* What is expected: Replace every "black plastic debris" in the rows below with "dark plastic debris", and write the rows out again with nothing else changed.
━━━━━━
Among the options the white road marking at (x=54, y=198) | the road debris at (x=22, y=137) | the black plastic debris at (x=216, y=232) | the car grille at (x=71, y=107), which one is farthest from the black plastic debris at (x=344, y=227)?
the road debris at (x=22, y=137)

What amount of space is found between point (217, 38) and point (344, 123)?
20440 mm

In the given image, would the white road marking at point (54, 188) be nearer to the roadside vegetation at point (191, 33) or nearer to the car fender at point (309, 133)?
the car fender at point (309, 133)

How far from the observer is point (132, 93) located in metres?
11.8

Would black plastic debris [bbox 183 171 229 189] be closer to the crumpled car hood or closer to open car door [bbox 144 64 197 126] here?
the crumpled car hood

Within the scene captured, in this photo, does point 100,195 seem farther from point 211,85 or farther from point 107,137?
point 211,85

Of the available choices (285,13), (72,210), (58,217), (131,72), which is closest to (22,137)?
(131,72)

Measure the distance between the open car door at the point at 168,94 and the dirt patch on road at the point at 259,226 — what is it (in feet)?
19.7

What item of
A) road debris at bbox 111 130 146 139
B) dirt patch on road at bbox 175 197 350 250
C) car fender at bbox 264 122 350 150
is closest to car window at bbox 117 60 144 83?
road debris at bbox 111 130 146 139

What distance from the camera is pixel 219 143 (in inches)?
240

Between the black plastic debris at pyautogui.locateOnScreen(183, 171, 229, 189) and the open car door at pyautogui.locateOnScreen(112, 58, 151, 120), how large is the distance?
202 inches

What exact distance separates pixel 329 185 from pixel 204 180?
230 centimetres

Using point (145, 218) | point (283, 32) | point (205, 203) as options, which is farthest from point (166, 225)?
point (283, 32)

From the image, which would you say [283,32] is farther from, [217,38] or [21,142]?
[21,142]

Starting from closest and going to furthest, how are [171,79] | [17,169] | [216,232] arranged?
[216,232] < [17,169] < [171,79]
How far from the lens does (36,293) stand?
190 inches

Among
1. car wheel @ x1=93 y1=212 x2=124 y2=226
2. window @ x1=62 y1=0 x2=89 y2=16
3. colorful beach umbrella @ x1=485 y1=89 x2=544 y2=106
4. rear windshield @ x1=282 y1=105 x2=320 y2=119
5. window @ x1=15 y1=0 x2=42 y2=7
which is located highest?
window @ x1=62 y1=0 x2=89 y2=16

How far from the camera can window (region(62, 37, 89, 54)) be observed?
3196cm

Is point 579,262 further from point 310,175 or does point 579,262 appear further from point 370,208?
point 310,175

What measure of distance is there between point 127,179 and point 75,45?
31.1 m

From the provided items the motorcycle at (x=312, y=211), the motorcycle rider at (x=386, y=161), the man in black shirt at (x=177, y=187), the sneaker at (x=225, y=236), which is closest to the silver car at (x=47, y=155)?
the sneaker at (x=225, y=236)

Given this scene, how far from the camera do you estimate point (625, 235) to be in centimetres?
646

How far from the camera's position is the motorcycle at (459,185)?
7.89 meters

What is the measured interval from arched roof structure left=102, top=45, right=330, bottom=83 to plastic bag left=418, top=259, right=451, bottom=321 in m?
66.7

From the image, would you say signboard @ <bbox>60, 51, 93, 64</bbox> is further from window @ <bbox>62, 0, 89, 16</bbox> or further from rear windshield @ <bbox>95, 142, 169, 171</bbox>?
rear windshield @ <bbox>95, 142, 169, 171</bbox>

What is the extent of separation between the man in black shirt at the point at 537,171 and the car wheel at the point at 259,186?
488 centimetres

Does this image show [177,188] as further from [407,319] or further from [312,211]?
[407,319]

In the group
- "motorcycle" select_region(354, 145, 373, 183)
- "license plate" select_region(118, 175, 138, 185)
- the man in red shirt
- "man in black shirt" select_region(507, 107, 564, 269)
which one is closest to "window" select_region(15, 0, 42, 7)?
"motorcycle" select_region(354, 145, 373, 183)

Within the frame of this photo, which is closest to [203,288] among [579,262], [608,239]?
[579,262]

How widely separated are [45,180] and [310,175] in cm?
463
━━━━━━
* Task solution:
Among the options the white road marking at (x=54, y=198) | the road debris at (x=22, y=137) | the dark plastic debris at (x=216, y=232) | the car grille at (x=71, y=107), which one is farthest from the dark plastic debris at (x=344, y=227)?
the road debris at (x=22, y=137)

What amount of space is found between point (217, 38) and point (344, 123)?
20440 mm

In the given image, would the white road marking at point (54, 188) be nearer to the roadside vegetation at point (191, 33) or nearer to the car fender at point (309, 133)?
the car fender at point (309, 133)

How far from the observer is point (132, 93) located in metres?
11.8

Would dark plastic debris [bbox 183 171 229 189] be closer to the crumpled car hood or closer to open car door [bbox 144 64 197 126] here?
the crumpled car hood

Within the scene captured, in this photo, does point 100,195 seem farther from point 211,85 or farther from point 107,137?
point 211,85

Of the available choices (285,13), (72,210), (58,217), (131,72), which is closest to (22,137)?
(131,72)

Measure the distance between the open car door at the point at 168,94 and the dirt patch on road at the point at 259,226 — what is it (in feet)?
19.7

What item of
A) road debris at bbox 111 130 146 139
B) dirt patch on road at bbox 175 197 350 250
C) car fender at bbox 264 122 350 150
is closest to car window at bbox 117 60 144 83?
road debris at bbox 111 130 146 139

What distance from the camera is pixel 219 143 (in inches)?
240

Between the dark plastic debris at pyautogui.locateOnScreen(183, 171, 229, 189) and the open car door at pyautogui.locateOnScreen(112, 58, 151, 120), how large is the distance?
202 inches

What exact distance separates pixel 329 185 from pixel 204 180?
230 centimetres

Using point (145, 218) | point (283, 32) | point (205, 203) as options, which is farthest from point (166, 225)?
point (283, 32)

From the image, which would you say [283,32] is farther from, [217,38] or [21,142]?
[21,142]

Starting from closest and going to furthest, how are [171,79] | [17,169] | [216,232] arranged?
[216,232] < [17,169] < [171,79]
How far from the lens does (36,293) stand?
190 inches

Among
1. car wheel @ x1=93 y1=212 x2=124 y2=226
2. window @ x1=62 y1=0 x2=89 y2=16
3. colorful beach umbrella @ x1=485 y1=89 x2=544 y2=106
4. rear windshield @ x1=282 y1=105 x2=320 y2=119
5. window @ x1=15 y1=0 x2=42 y2=7
which is located highest?
window @ x1=62 y1=0 x2=89 y2=16

How far from the camera can window (region(62, 37, 89, 54)) be observed?
3196cm

Is point 579,262 further from point 310,175 or does point 579,262 appear further from point 370,208?
point 310,175

What measure of distance is there between point 127,179 and point 75,45?
31.1 m

From the provided items the motorcycle at (x=312, y=211), the motorcycle rider at (x=386, y=161), the man in black shirt at (x=177, y=187), the sneaker at (x=225, y=236), which is closest to the silver car at (x=47, y=155)?
the sneaker at (x=225, y=236)

Given this scene, how far from the camera do you estimate point (625, 235) to be in centimetres?
646

How far from the camera's position is the motorcycle at (459,185)?
7.89 meters

What is the measured interval from arched roof structure left=102, top=45, right=330, bottom=83 to plastic bag left=418, top=259, right=451, bottom=321 in m?
66.7

From the image, would you say signboard @ <bbox>60, 51, 93, 64</bbox> is further from window @ <bbox>62, 0, 89, 16</bbox> or further from rear windshield @ <bbox>95, 142, 169, 171</bbox>?
rear windshield @ <bbox>95, 142, 169, 171</bbox>

What is the extent of separation between the man in black shirt at the point at 537,171 and the car wheel at the point at 259,186?
488 centimetres

Does this image show [177,188] as further from [407,319] or further from [312,211]?
[407,319]

In the group
- "motorcycle" select_region(354, 145, 373, 183)
- "license plate" select_region(118, 175, 138, 185)
- the man in red shirt
- "man in black shirt" select_region(507, 107, 564, 269)
which one is closest to "window" select_region(15, 0, 42, 7)?
"motorcycle" select_region(354, 145, 373, 183)

Within the frame of this photo, which is closest to [203,288] among [579,262], [608,239]?
[579,262]

How widely separated are [45,180] and [310,175] in cm?
463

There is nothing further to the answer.